### 选定段落:
::::
Current Issue Cover
面向增强现实的虚实遮挡技术综述

吴宇晖, 李晓娟, 刘越(北京市混合现实与新型显示工程技术研究中心, 北京理工大学光电学院)

摘 要
随着软件技术的快速发展以及硬件设备的不断更新,增强现实技术已逐步成熟并广泛应用于各个领域。在增强现实中,虚实遮挡处理是实现虚拟世界和真实世界无缝融合的前提,对提升用户的沉浸感和真实感具有重要的研究意义。该技术通过建立尽可能精确的虚实物体遮挡关系以呈现逼真的虚实融合效果,使得用户能够正确地感知虚拟物体和真实物体的空间位置关系,从而提升交互体验。本文首先介绍了虚实遮挡的相关背景、概念和总体处理流程。然后针对刚性物体和非刚性物体的不同特点,总结了现有的基于深度、基于图像分析和基于模型三类虚实遮挡处理方法的具体原理、代表性研究工作以及它们对刚性物体和非刚性物体的适用性。在此基础上,从实时性、自动化程度、是否支持动态场景及适用范围等多个角度对现有的虚实遮挡方法进行了对比分析,并归纳了三类虚实遮挡处理方法的具体流程、难点以及局限性。最后针对相关工作中存在的问题,提出了目前虚实遮挡技术所面临的挑战以及未来可能的研究方向,希望能为后续的研究工作提供参考。
::::
### 存储数据:
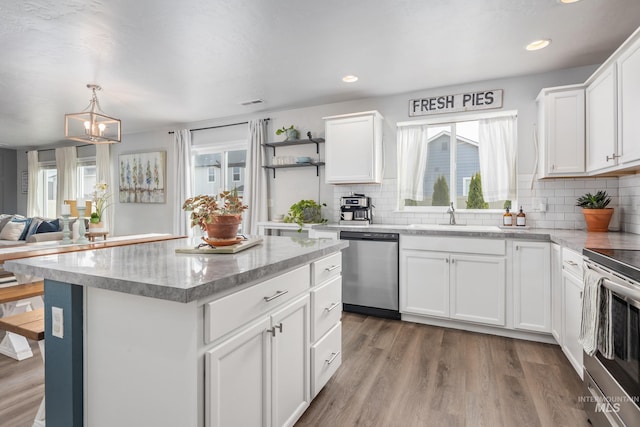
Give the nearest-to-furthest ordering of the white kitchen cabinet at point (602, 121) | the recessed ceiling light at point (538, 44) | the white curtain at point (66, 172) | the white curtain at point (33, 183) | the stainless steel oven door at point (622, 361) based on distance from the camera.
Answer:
::::
### 任务指令 1:
将虚实遮挡综述中以含有“吴宇晖, 李晓娟, 刘越(北京市混合现实与新型显示工程技术研究中心, 北京理工大学光电学院)”的词句开头、以“能为后续的研究工作提供参考。”收尾的那一段原样重新写出来。
### 任务指令 2:
从虚实遮挡综述的最后一句之后接着往下写。

### 练习输出 1:
吴宇晖, 李晓娟, 刘越(北京市混合现实与新型显示工程技术研究中心, 北京理工大学光电学院)

摘 要
随着软件技术的快速发展以及硬件设备的不断更新,增强现实技术已逐步成熟并广泛应用于各个领域。在增强现实中,虚实遮挡处理是实现虚拟世界和真实世界无缝融合的前提,对提升用户的沉浸感和真实感具有重要的研究意义。该技术通过建立尽可能精确的虚实物体遮挡关系以呈现逼真的虚实融合效果,使得用户能够正确地感知虚拟物体和真实物体的空间位置关系,从而提升交互体验。本文首先介绍了虚实遮挡的相关背景、概念和总体处理流程。然后针对刚性物体和非刚性物体的不同特点,总结了现有的基于深度、基于图像分析和基于模型三类虚实遮挡处理方法的具体原理、代表性研究工作以及它们对刚性物体和非刚性物体的适用性。在此基础上,从实时性、自动化程度、是否支持动态场景及适用范围等多个角度对现有的虚实遮挡方法进行了对比分析,并归纳了三类虚实遮挡处理方法的具体流程、难点以及局限性。最后针对相关工作中存在的问题,提出了目前虚实遮挡技术所面临的挑战以及未来可能的研究方向,希望能为后续的研究工作提供参考。

### 练习输出 2:
关键词
A survey of virtual-real occlusion handling technologies in augmented reality

Wu Yuhui, Li Xiaojuan, Liu Yue(Beijing Engineering Research Center of Mixed Reality and Advanced Display,School of Optics and Photonics,Beijing Institute of Technology)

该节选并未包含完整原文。